━━ Record excerpts

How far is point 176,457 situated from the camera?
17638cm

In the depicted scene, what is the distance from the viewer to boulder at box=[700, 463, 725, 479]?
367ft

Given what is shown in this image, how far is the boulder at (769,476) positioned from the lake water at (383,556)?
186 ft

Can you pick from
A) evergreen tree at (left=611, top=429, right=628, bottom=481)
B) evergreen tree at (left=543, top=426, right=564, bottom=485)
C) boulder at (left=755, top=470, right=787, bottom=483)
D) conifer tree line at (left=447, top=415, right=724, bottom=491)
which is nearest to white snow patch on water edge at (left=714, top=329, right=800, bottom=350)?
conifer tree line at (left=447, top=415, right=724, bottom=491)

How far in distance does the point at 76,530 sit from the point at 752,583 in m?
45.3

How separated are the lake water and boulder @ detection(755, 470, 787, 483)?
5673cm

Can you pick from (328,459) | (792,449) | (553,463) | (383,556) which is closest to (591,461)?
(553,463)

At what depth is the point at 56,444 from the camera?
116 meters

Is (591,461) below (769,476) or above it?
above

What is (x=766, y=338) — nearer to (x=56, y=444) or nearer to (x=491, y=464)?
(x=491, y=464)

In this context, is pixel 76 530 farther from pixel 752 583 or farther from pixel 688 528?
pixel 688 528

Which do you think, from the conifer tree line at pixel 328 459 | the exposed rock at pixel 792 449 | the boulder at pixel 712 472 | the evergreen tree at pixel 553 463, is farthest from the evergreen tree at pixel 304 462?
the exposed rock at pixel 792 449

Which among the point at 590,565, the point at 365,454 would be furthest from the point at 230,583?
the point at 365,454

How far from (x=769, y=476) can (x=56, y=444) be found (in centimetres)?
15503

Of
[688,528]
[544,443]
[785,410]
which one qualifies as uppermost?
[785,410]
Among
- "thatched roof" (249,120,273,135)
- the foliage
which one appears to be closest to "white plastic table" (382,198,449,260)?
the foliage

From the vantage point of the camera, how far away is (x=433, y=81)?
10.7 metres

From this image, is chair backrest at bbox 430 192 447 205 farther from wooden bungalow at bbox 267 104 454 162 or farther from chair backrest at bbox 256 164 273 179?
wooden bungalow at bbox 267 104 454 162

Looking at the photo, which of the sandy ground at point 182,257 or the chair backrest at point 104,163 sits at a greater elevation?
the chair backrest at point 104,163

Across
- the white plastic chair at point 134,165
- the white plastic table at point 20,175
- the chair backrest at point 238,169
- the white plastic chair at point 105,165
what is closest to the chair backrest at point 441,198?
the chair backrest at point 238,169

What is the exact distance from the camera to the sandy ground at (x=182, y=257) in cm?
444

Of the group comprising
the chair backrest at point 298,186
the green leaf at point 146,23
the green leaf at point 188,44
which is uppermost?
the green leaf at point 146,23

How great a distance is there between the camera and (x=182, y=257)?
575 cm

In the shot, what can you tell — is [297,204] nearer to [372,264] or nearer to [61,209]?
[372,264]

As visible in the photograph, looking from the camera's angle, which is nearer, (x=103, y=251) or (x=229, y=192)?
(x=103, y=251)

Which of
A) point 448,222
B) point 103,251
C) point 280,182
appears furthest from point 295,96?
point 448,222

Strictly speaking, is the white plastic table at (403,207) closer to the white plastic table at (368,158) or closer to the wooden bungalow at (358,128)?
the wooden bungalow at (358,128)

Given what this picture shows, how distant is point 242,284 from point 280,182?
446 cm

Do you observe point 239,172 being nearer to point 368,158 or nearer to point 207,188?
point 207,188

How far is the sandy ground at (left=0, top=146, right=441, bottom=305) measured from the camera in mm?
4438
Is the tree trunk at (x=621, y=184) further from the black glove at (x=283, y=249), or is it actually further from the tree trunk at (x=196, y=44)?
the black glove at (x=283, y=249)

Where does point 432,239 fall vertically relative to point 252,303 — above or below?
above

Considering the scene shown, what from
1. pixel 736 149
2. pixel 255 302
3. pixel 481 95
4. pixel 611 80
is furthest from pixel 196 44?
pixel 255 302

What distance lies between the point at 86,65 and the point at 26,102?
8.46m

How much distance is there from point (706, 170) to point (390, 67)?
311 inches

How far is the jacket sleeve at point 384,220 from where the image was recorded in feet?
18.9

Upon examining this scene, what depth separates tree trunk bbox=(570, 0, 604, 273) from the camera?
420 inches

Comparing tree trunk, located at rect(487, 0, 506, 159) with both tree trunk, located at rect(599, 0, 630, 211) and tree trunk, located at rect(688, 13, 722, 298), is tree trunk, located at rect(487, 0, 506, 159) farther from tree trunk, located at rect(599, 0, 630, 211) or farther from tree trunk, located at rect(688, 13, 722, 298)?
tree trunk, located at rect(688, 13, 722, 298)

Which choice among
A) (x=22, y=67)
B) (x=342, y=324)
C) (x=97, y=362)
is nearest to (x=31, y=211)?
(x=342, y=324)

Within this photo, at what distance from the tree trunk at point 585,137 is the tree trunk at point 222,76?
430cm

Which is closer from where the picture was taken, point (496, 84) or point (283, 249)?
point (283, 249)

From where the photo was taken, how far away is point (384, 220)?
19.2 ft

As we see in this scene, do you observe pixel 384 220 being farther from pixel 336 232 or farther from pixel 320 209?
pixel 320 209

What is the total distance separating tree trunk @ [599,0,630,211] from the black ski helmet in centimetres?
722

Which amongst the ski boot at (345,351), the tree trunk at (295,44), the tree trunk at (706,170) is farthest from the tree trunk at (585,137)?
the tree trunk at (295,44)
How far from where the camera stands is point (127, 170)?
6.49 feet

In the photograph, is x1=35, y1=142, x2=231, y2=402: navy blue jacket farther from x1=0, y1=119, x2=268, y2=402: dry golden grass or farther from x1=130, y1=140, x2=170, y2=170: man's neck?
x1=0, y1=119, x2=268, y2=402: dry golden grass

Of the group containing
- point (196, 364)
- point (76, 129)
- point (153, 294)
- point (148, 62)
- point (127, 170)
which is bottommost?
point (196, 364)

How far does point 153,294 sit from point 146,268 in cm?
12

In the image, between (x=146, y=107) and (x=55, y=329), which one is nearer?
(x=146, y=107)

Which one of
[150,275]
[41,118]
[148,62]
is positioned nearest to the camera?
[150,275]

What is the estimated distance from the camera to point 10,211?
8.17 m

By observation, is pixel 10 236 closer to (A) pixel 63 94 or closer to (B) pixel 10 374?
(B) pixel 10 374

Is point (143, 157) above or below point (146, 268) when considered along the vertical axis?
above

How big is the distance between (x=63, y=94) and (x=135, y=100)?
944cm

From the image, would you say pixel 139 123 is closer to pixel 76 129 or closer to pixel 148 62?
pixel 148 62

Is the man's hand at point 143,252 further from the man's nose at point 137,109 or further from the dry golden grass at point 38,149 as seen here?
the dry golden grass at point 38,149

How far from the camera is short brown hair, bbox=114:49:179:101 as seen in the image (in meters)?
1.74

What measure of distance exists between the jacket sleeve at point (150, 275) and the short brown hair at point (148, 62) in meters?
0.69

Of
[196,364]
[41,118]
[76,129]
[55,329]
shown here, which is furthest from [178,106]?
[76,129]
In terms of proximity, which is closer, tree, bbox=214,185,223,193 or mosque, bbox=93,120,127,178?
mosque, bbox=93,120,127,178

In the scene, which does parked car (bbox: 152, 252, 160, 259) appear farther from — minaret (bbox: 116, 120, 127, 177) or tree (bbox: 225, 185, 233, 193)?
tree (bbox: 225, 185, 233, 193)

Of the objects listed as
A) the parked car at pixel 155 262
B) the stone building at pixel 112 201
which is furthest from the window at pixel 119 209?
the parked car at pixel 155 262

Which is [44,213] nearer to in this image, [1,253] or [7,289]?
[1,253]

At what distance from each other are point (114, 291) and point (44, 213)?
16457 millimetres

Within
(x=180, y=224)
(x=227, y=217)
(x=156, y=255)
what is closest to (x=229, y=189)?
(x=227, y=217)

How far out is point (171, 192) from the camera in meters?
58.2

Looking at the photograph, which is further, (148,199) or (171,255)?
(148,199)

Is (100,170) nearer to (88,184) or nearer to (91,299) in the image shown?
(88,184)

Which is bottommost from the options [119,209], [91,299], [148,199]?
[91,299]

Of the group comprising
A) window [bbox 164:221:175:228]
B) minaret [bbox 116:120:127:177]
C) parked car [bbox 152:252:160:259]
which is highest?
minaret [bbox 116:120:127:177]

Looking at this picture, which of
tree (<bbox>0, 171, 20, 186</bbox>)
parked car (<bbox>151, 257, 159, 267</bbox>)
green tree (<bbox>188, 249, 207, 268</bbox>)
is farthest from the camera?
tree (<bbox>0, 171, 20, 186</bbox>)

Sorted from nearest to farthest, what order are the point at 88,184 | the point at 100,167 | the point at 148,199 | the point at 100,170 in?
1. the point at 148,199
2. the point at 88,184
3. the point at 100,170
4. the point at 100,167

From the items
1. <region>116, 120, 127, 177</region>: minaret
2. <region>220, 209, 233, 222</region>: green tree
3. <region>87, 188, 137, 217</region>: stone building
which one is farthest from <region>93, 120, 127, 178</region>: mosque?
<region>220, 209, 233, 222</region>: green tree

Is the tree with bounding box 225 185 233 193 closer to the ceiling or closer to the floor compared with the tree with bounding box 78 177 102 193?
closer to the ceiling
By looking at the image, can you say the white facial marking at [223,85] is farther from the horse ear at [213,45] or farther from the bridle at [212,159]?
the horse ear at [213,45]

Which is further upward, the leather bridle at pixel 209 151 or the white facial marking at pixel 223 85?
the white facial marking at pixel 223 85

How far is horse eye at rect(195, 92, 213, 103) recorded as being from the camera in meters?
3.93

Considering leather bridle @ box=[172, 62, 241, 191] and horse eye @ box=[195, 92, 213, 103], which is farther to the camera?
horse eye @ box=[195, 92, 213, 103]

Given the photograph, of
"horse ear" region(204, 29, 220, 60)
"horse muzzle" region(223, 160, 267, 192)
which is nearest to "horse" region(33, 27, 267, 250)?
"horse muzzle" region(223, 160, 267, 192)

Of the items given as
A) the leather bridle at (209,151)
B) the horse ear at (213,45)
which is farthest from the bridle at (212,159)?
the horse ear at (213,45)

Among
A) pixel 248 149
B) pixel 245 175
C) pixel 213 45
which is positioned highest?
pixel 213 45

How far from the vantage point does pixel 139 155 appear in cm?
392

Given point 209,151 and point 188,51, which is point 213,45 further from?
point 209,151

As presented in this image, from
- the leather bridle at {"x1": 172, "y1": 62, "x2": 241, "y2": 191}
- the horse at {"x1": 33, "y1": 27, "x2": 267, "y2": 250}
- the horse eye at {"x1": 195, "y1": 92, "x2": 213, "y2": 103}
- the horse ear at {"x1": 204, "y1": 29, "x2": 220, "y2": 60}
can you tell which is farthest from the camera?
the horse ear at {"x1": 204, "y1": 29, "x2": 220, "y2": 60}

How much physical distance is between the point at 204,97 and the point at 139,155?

━━━━

Return, word for word, each line from the line that contains "Of the items given as" to the end of the listing above; include both end lines and nothing else.

Of the items given as
A) the leather bridle at (209,151)
B) the horse ear at (213,45)
which is farthest from the bridle at (212,159)?
the horse ear at (213,45)

Among
A) pixel 248 149
B) pixel 245 175
C) pixel 213 45
which is positioned highest?
pixel 213 45

How far from the vantage point does pixel 139 155 appear in cm?
392

Given point 209,151 and point 188,51, which is point 213,45 further from?
point 209,151

As presented in this image, from
- the leather bridle at {"x1": 172, "y1": 62, "x2": 241, "y2": 191}
- the horse at {"x1": 33, "y1": 27, "x2": 267, "y2": 250}
- the horse eye at {"x1": 195, "y1": 92, "x2": 213, "y2": 103}
- the horse ear at {"x1": 204, "y1": 29, "x2": 220, "y2": 60}
can you tell which is farthest from the camera?
the horse ear at {"x1": 204, "y1": 29, "x2": 220, "y2": 60}

How much physical distance is between the point at 204,97 and the point at 139,155?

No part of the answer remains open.